Kepala Pelaksana (Kalaksa) BPBD Jatim, Gatot Soebroto, dalam acara buka puasa bersama media di Taman Edukasi Bencana, Jumat (21/3/2025).
Kepala Pelaksana (Kalaksa) BPBD Jatim, Gatot Soebroto, dalam acara buka puasa bersama media di Taman Edukasi Bencana, Jumat (21/3/2025).

 

MERAHPUTIH I SURABAYA – Demi menjamin kelancaran serta keselamatan masyarakat selama arus mudik dan balik Lebaran tahun ini, Badan Penanggulangan Bencana Daerah (BPBD) Jawa Timur menegaskan kesiapsiagaan penuh selama 24 jam.
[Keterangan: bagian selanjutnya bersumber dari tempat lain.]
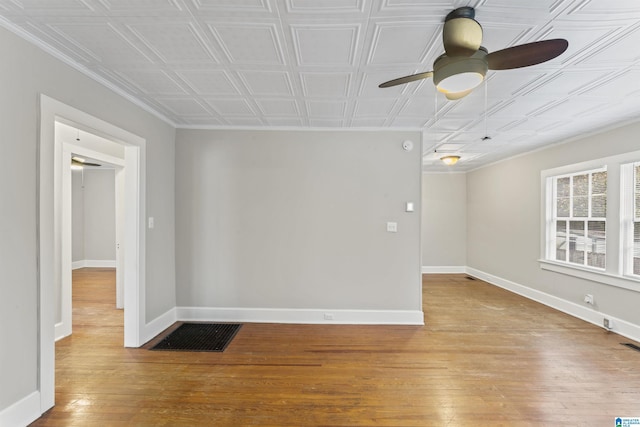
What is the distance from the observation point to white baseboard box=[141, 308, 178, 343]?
3082mm

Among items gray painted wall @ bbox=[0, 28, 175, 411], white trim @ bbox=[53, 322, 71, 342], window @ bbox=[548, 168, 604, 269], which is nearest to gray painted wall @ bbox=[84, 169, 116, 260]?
white trim @ bbox=[53, 322, 71, 342]

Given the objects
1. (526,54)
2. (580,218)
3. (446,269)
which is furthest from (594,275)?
(526,54)

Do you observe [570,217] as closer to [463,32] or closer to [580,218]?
[580,218]

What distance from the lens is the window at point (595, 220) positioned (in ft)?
10.8

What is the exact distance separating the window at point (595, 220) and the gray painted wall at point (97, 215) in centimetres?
Result: 973

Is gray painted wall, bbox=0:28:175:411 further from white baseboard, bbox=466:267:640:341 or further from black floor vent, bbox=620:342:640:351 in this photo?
white baseboard, bbox=466:267:640:341

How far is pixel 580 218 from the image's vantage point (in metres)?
4.05

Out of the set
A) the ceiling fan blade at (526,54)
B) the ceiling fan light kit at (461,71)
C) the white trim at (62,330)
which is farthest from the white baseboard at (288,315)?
the ceiling fan blade at (526,54)

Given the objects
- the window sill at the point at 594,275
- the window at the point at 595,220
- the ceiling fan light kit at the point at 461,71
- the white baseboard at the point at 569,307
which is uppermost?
the ceiling fan light kit at the point at 461,71

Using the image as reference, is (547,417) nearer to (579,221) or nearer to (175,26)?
(579,221)

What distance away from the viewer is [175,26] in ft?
5.68

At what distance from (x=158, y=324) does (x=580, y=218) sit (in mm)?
5856

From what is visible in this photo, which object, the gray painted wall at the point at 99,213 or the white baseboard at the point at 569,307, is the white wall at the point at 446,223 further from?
the gray painted wall at the point at 99,213

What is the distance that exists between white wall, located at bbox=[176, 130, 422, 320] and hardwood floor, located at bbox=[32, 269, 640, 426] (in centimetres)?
51
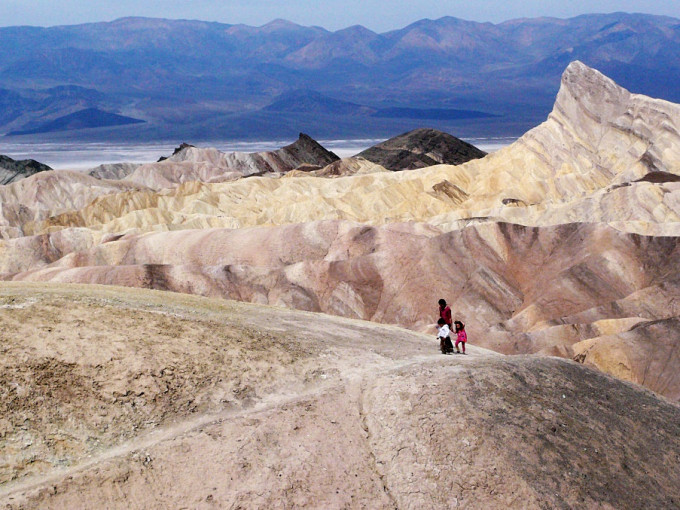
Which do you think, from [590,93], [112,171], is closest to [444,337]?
[590,93]

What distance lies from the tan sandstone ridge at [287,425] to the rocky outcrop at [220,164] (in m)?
115

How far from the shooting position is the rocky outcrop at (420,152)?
134875 millimetres

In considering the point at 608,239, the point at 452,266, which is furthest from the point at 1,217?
the point at 608,239

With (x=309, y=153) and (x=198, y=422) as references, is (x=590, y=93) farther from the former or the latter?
(x=198, y=422)

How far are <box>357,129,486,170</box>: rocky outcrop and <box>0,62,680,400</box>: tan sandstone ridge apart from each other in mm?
37194

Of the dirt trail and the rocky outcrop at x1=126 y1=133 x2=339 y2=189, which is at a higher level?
the dirt trail

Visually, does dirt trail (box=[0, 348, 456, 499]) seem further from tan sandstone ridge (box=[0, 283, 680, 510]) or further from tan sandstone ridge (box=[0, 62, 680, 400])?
tan sandstone ridge (box=[0, 62, 680, 400])

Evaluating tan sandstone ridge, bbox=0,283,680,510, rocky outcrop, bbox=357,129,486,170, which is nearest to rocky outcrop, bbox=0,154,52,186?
rocky outcrop, bbox=357,129,486,170

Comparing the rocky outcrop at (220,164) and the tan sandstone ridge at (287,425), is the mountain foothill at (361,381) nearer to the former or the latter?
the tan sandstone ridge at (287,425)

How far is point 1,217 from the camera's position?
9912cm

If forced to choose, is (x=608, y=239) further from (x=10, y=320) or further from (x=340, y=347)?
(x=10, y=320)

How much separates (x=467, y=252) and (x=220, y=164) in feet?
344

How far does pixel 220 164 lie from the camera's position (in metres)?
151

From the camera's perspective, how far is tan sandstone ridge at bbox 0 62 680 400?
42938 millimetres
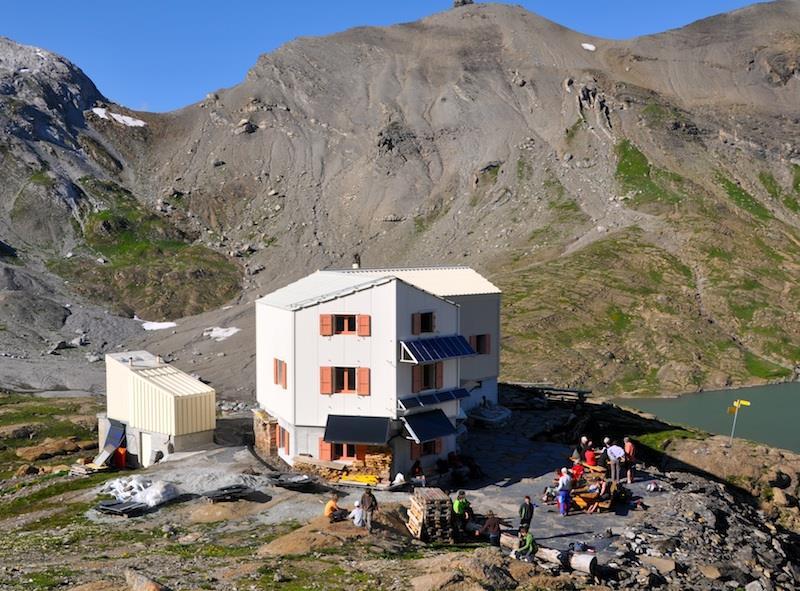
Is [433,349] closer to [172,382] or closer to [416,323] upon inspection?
[416,323]

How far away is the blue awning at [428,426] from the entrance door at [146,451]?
1557 cm

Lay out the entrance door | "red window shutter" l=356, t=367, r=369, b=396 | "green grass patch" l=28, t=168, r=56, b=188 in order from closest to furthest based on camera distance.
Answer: "red window shutter" l=356, t=367, r=369, b=396 < the entrance door < "green grass patch" l=28, t=168, r=56, b=188

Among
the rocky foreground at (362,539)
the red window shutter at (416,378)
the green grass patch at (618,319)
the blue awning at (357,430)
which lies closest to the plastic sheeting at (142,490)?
the rocky foreground at (362,539)

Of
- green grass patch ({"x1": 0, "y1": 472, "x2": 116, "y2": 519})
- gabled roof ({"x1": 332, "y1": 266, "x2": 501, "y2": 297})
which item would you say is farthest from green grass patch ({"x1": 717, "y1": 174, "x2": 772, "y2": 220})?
green grass patch ({"x1": 0, "y1": 472, "x2": 116, "y2": 519})

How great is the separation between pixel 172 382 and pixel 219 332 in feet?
161

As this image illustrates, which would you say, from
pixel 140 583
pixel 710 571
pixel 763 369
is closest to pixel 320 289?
pixel 140 583

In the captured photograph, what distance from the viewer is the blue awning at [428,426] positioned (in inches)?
1419

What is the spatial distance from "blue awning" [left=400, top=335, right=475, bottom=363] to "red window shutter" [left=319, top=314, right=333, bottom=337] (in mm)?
3674

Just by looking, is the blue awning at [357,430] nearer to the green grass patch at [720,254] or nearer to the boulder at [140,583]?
the boulder at [140,583]

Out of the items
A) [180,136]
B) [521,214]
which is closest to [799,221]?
[521,214]

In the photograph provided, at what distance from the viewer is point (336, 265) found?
116 m

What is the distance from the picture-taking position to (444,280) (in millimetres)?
50438

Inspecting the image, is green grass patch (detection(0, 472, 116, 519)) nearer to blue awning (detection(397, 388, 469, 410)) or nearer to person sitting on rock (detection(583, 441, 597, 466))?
blue awning (detection(397, 388, 469, 410))

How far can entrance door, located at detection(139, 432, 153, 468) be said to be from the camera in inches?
1679
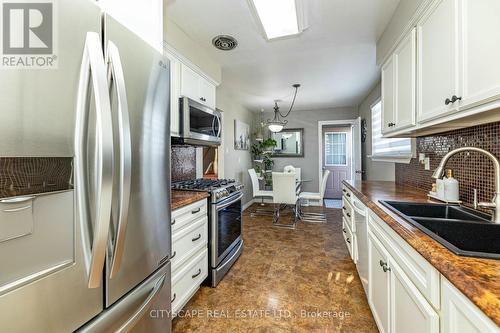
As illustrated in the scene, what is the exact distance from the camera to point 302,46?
2545 millimetres

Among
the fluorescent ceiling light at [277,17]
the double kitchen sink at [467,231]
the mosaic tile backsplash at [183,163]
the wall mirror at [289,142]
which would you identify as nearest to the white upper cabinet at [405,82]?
the double kitchen sink at [467,231]

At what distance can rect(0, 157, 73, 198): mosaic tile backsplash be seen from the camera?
55 cm

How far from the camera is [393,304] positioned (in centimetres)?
116

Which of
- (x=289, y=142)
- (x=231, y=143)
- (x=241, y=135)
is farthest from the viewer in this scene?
(x=289, y=142)

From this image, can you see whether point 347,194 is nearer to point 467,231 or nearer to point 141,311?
point 467,231

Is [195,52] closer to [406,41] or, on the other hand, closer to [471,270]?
[406,41]

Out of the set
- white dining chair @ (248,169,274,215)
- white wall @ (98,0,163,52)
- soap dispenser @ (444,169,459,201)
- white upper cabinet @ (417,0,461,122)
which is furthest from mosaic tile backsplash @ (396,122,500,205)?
white dining chair @ (248,169,274,215)

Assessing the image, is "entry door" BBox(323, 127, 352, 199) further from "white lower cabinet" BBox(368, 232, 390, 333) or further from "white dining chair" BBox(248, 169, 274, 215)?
"white lower cabinet" BBox(368, 232, 390, 333)

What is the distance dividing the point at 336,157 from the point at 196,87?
211 inches

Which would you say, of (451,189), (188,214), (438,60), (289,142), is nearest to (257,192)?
(289,142)

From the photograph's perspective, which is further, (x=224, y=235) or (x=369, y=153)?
(x=369, y=153)

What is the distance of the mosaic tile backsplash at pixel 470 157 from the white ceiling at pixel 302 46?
122 cm

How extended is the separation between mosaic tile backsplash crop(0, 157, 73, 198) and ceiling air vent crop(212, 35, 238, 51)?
7.28ft

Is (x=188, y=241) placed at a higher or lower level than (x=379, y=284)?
higher
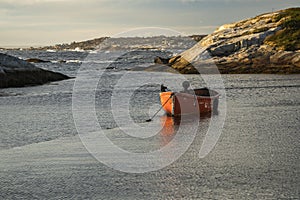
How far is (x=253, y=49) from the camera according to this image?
72.2 m

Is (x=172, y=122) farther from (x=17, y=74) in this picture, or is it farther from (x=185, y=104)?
(x=17, y=74)

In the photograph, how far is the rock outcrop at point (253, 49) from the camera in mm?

Langkah ini dilakukan guna mengantisipasi potensi bencana yang mungkin terjadi di berbagai wilayah provinsi.

Kesiapan BPBD Jatim ini ditegaskan oleh Kepala Pelaksana (Kalaksa) BPBD Jatim, Gatot Soebroto, dalam acara buka puasa bersama media di Taman Edukasi Bencana, Jumat (21/3/2025).

“Sesuai arahan Ibu Gubernur, BPBD Jatim menjadi salah satu dari lima Organisasi Perangkat Daerah (OPD) yang tidak mendapatkan libur selama musim Lebaran. Hal ini dilakukan untuk memastikan kesiapan dalam menangani keadaan darurat dan bencana yang mungkin terjadi,” ungkap Gatot.

Turut hadir dalam acara tersebut, Sekretaris BPBD Jatim Andhika N Sudigda, Kabid Kedaruratan dan Logistik Satriyo Nurseno, Plt Kabid Rehabilitasi dan Rekonstruksi Dhani Aribowo, serta Plt Kabid Pencegahan dan Kesiapsiagaan Dadang Iqwandy.

Berbeda dari tahun sebelumnya, BPBD Jatim tidak akan mendirikan posko khusus di beberapa wilayah sebagai bagian dari kebijakan efisiensi. Namun, pemantauan tetap dilakukan secara terpusat dari kantor BPBD Jatim di Surabaya.

“Seluruh BPBD di tingkat kabupaten/kota juga sudah diarahkan untuk tetap siaga di daerah masing-masing. Kami fokus pada pemantauan potensi bencana seperti longsor dan banjir yang kerap terjadi selama musim hujan,” jelas Gatot.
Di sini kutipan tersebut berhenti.